ITIL®-Experte Markus Schweizer geht der Frage nach, wie sinnvoll die Weiterentwicklung zu ITIL®4 ist. Seine Antwort lautet: «Absolut, ja»!

Autor Markus Schweizer
Datum 07.02.2019
Lesezeit 6 Minuten

Nach den ersten Informationen, die ich Ende Jahr über ITIL®V4 erhalten hatte, war ich etwas skeptisch, ob ITIL®4 wirklich die Akzeptanz von V3 erreichen oder gar übertreffen könnte. Zu verschwommen und theoretisch kamen mir die Konzepte vor. Nun habe ich mich etwas näher mit den neuen Best Practices beschäftigt und muss sagen: Das ergibt absolut Sinn und ist auf der Höhe der Zeit!

Die Autoren haben wie versprochen Service Management sehr schön mit den wichtigsten Konzepten von DevOps/Agile, Lean und Cloud verbunden. Dabei haben sie all die guten Dinge, die in der Zwischenzeit im Service Management-Bereich entstanden sind, miteinbezogen: Vom ITIL Practitioner hat man die Guiding Principles übernommen, die den Weg in die Agilität weisen (siehe Tabelle unten). Von IT4IT wurde das Konzept der Wertschöpfungsketten aufgegriffen und weiterentwickelt. In Anlehnung an Cobit 5 erhält die Governance mehr Gewicht: Die Governance-Tätigkeiten ‹Evaluate, Direct und Monitor› werden einem von einem «Governing Body» verantwortet. Und auch die Wertdiskussion entspricht nun Cobit 5: Nicht mehr Utility und Warranty, sondern Outcomes, Kosten und Risiken. Schliesslich ist das Thema Continual Service Improvement fast vollständig aus ITIL V3 übernommen worden. Dies macht durchaus Sinn, hat sich doch diese fünfte Lifecycle-Phase in den letzten 10 Jahren zur fast erfolgreichsten entwickelt: CSI bzw. Qualitätsmanagement gehört zwingend zu allen agilen Tätigkeiten!

Im Folgenden möchte ich ein paar Themen etwas näher betrachten:

Agilität/DevOps

Die DevOps-Bewegung lässt sich nicht mehr aufhalten. Einer der geistigen Väter, Gene Kim, spricht dabei von einer «IT-Revolution»: Die Vorteile des Umbaus von ganzen IT-Abteilungen zu wert- und kundenorientierten agilen Teams mit End-to-End-Verantwortung sind zu gross. IT-Abteilungen müssen schneller und besser neue Produkte und Services ausliefern, um den Anforderungen der digitalen Welt gerecht zu werden (d.h. die IT-Abteilungen müssen ihre Produktivität massiv steigern. Mehr dazu in einem der nächsten Blogbeiträge).
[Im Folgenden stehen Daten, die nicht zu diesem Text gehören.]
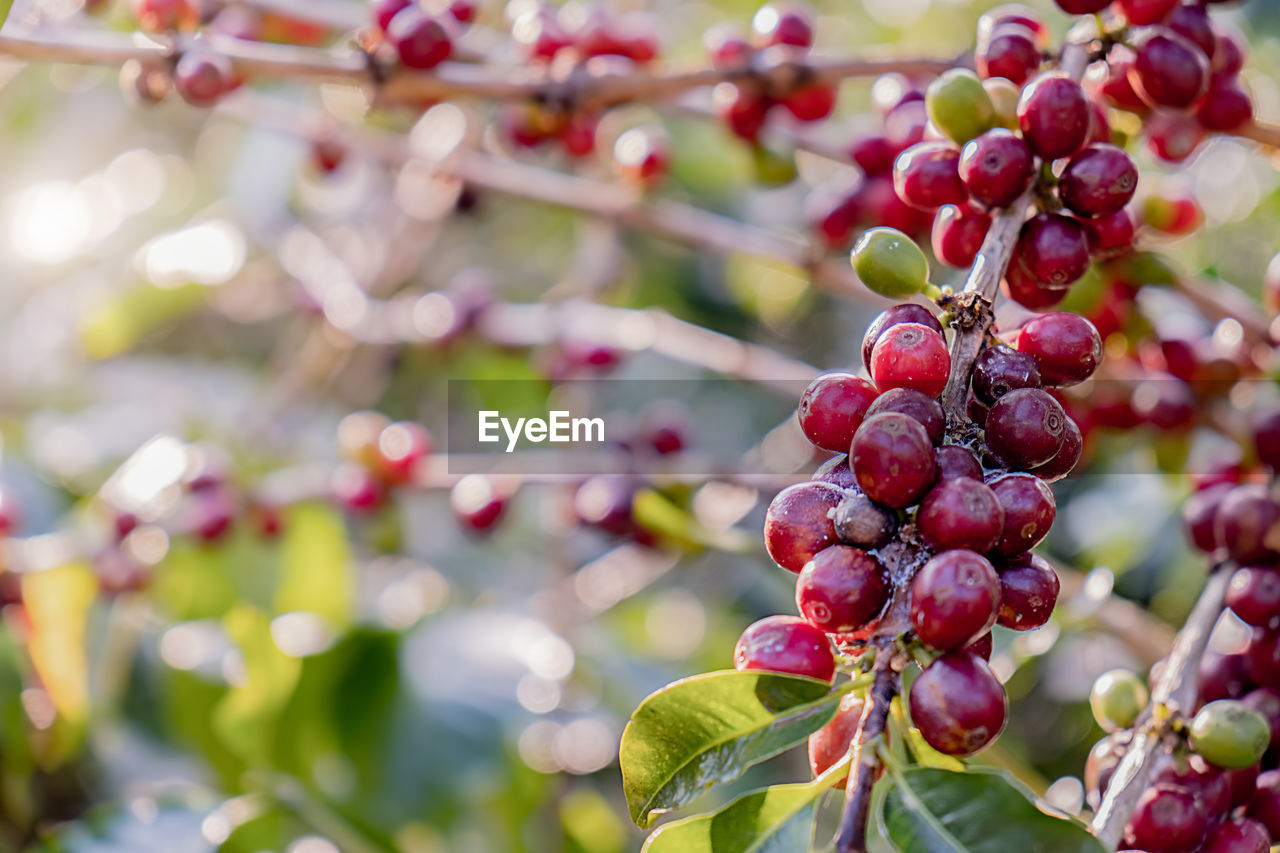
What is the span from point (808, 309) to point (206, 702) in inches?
82.4

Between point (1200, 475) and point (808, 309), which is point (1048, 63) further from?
point (808, 309)

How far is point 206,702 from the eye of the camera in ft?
5.60

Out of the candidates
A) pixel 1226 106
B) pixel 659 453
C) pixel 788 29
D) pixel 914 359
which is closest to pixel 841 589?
pixel 914 359

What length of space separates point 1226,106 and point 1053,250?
0.44 metres

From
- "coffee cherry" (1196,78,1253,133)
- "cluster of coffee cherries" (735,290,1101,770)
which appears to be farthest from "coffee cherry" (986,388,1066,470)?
"coffee cherry" (1196,78,1253,133)

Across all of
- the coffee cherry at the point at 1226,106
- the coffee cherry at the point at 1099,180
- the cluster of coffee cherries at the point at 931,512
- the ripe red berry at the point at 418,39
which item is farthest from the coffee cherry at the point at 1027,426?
the ripe red berry at the point at 418,39

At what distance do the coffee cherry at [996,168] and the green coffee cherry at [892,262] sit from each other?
0.24ft

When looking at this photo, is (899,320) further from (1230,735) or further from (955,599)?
(1230,735)

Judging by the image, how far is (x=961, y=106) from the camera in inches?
32.1

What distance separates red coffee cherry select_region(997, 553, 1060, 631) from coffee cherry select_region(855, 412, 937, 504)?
85 millimetres

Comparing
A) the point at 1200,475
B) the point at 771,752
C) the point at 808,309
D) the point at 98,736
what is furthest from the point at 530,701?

Zwei Elemente im neuen ITIL® adressieren die Anforderungen an agile Service Bereitstellung: Die Guiding Principles sind eine Übersetzung des agilen Manifests in praktischen Handlungsanweisungen, wie die folgende Tabelle zeigt:

Copyright © AXELOS Limited 2019. Used under permission of AXELOS Limited. All rights reserved.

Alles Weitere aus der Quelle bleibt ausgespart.